We recently finished a Hackathon and I was discussing with one of the developers of another code, INQ, that was interested in AiiDA. He has his code written in such a way that it can dynamically be controlled at any point and have settings changed on the fly (or at least that’s what I’m understanding). I’m wondering if there is a way that AiiDA could take advantage of this currently or if that would fall to far outside the scope.
From my current understanding, AiiDA is simply checking whether the job is currently running on the designated computer and if it finds it to be done it’ll run the parser and move on to the next step in a work flow. His question was if AiiDA could be configured to check the status of the job and make small adjustments as needed which made me think something along the lines of the error handlers that the workflows have. I know this is different than what is currently implemented but thought it was a nice idea and wanted to see if anyone else is thinking about this. I’m also not sure if perhaps ASE or some other python module is already capable of this and might be a better point to look into. Thanks for the thoughts and discussion in advance.
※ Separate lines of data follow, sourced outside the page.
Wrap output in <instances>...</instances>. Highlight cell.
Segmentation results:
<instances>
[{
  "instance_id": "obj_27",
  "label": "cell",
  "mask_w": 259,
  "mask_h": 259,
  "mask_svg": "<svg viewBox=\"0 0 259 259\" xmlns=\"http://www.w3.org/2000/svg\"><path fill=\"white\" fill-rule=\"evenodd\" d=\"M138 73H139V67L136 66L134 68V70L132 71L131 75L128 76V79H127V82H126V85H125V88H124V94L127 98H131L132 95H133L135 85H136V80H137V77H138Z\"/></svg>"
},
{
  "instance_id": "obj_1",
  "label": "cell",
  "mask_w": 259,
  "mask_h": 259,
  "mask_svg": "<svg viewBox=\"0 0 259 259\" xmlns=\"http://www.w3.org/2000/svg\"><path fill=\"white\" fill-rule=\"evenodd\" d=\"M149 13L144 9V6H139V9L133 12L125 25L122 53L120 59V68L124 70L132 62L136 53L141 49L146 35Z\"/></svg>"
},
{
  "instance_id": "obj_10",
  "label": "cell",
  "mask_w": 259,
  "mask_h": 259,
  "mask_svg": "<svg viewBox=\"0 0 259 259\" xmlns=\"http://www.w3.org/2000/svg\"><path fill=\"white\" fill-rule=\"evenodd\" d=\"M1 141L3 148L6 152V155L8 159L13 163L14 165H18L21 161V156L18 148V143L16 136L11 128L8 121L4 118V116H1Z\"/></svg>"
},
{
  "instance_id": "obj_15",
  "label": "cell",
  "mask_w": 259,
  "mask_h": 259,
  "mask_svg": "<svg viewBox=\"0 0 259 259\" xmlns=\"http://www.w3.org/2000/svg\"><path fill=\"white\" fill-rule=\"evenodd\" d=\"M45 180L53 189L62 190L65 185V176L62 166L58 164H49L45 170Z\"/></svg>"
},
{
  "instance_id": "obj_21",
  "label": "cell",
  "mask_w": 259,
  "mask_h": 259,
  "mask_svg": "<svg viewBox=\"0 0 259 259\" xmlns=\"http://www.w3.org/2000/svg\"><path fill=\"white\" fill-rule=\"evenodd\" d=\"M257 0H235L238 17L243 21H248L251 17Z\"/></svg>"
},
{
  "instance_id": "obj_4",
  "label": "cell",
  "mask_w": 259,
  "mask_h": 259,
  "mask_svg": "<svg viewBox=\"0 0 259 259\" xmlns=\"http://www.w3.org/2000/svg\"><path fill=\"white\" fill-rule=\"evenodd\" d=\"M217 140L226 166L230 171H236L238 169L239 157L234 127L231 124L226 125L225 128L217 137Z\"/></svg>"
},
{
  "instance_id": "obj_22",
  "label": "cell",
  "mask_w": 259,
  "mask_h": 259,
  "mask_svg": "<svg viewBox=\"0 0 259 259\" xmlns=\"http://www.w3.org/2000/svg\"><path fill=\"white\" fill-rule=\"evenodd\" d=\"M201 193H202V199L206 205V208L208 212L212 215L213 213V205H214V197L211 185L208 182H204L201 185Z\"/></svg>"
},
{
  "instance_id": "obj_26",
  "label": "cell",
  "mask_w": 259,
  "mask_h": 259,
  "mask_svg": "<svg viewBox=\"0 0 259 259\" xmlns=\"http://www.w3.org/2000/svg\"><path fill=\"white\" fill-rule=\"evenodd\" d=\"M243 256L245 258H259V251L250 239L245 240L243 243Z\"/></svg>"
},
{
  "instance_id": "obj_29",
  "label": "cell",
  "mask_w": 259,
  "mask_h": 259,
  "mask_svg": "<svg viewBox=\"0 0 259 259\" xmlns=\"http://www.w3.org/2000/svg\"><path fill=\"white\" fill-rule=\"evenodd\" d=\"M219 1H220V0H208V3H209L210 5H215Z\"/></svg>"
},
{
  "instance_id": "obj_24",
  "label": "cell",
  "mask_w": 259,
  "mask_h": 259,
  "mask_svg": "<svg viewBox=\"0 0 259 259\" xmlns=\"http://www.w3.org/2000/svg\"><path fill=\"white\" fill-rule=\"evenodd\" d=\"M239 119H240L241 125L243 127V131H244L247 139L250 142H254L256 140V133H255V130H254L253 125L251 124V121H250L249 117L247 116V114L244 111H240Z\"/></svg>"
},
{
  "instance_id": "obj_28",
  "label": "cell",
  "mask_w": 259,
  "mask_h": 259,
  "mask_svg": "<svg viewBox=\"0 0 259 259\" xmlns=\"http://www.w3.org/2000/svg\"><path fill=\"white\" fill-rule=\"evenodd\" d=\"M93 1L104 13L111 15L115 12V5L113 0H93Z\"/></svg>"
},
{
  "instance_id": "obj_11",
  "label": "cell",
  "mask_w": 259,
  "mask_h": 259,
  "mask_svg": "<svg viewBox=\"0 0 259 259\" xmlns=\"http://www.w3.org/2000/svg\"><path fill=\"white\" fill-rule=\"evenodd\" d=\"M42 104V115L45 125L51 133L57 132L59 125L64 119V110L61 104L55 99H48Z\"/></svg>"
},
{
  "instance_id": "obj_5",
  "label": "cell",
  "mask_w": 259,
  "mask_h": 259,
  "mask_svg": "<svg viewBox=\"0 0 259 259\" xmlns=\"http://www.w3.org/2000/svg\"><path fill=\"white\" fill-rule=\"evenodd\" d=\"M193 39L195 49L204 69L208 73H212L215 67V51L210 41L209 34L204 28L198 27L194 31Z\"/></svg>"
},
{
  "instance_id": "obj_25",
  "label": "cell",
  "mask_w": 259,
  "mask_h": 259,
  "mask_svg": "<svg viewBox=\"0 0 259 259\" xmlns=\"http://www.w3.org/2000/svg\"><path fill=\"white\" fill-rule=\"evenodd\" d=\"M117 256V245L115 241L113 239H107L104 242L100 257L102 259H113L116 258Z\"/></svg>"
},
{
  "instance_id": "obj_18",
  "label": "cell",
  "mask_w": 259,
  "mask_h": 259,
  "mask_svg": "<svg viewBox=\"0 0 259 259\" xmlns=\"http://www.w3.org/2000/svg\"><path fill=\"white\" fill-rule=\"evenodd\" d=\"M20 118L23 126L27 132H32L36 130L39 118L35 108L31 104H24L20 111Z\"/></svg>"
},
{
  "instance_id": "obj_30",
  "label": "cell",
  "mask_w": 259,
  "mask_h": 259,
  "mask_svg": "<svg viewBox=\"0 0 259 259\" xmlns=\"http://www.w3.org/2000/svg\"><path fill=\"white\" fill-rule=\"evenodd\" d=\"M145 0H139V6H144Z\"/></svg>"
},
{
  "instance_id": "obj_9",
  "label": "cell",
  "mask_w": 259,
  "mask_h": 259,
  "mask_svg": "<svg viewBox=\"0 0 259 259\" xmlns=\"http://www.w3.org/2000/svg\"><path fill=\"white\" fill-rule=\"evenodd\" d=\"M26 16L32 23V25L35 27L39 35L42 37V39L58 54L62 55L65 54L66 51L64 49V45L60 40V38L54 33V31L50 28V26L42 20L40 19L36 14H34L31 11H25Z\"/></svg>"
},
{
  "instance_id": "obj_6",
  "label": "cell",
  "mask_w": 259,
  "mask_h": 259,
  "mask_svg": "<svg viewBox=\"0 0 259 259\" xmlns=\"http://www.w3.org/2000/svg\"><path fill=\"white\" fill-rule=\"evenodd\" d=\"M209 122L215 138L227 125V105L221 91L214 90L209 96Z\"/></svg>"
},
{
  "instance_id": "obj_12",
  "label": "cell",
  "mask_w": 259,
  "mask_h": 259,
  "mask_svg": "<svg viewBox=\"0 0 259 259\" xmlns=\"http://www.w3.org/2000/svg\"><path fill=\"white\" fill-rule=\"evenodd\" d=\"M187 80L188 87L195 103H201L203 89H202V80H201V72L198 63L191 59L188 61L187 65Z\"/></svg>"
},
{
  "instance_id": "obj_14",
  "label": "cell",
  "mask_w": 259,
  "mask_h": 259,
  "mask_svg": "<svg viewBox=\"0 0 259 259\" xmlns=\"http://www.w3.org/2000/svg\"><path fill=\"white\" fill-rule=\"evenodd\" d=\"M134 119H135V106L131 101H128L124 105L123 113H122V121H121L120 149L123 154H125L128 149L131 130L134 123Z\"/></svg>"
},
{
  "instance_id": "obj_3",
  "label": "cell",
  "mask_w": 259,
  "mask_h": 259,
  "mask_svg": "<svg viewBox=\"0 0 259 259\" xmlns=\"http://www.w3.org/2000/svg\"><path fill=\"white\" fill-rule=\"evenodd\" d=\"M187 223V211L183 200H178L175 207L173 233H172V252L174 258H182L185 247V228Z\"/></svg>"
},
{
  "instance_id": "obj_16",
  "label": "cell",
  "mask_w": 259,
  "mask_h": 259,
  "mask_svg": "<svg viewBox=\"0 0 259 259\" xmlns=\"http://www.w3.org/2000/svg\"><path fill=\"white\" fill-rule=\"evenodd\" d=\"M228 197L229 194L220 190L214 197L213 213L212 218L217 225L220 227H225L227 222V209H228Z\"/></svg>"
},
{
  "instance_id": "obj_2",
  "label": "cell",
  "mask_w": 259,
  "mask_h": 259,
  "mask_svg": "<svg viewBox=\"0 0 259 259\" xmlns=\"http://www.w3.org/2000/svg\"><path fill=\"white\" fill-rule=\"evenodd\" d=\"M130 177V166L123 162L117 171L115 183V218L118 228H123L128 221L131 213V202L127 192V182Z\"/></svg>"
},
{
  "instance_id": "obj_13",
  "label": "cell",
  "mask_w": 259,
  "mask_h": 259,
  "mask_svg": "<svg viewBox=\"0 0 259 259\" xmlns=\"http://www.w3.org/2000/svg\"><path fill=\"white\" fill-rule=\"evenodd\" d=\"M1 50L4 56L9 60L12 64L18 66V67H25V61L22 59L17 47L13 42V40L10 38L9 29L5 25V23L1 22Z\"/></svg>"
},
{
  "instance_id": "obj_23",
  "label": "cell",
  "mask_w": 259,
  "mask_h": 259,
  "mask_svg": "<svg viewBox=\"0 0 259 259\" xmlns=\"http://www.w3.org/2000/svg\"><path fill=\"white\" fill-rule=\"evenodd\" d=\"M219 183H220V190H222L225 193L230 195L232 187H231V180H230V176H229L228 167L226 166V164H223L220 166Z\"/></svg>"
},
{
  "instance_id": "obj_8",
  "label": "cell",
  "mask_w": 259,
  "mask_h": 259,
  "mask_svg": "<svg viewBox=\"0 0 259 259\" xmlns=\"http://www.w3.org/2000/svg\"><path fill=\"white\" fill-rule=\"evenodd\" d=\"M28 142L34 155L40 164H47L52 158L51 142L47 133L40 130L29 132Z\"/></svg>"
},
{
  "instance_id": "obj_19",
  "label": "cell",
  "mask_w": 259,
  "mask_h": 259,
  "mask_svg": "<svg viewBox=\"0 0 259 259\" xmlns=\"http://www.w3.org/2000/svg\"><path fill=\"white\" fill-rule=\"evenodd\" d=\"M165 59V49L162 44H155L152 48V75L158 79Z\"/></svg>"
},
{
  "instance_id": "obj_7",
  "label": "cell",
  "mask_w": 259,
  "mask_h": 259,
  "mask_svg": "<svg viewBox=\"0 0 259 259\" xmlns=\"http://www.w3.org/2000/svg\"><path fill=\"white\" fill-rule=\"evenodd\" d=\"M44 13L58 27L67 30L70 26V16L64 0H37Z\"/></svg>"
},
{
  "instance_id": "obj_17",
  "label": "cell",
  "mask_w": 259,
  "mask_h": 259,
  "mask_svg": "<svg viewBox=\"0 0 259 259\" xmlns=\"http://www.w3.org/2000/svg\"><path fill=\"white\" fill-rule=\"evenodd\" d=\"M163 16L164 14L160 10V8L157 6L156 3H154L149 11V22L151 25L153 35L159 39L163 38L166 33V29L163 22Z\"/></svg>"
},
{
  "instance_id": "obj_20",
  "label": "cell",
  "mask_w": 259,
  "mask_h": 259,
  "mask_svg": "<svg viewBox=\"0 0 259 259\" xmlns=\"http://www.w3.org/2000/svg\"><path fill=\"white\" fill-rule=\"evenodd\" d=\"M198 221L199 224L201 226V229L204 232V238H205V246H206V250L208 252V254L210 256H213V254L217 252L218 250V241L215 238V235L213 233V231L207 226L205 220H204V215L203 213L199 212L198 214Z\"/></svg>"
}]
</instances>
Hi Nathan, interesting point, thanks for raising it. It is true, at the core of AiiDA’s data model, a calculation on a remote computer is somewhat treated as a black box. It submits it to the scheduler, and then just polls that until the scheduler says the job was terminated, at which point the files are retrieved. In that sense, it doesn’t really allow for much “workflow” logic on the remote. This was a design choice in order to make it easy to distribute AiiDA workloads to heterogeneous compute resources since it wouldn’t require installing AiiDA and its dependencies there.
Fireworks is another well-known project in the workflow management sphere of computational materials science that has taken a different approach, as in that there the manager does run on the remote. This has been leveraged by Custodian (also by the Materials Project) to provide workflow management on a job level exactly as you describe. It has particular good support for VASP, and in their model, the scheduler job is running Custodian (and not VASP directly) and it is responsible for running VASP and reacting to problems or adjusting parameters as the simulation progresses. This model definitely is worth looking into as a potential solution.
Since this is a common and use-case though, I have since implemented a similar feature in AiiDA called “job monitors”. Essentially, when launching a calculation job to run on a remote computer, you can attach one or multiple monitors, which are essentially simple Python functions. They are called ever so often, while the job is running, by AiiDA’s engine and they have access to the remote working directory of the job, allowing them to check output files and execute commands, for example to create new files, edit existing files and or cancel the job. For more details, I would refer you to the documentation that gives examples and more information on all supported options and configuration.
Without knowing how INQ works or exactly what they would want to accomplish, it is difficult to say if the monitors would be a good solution, but it seems worth taking a look. If they have a more concrete example or questions, I would be happy to provide more feedback and or suggestions.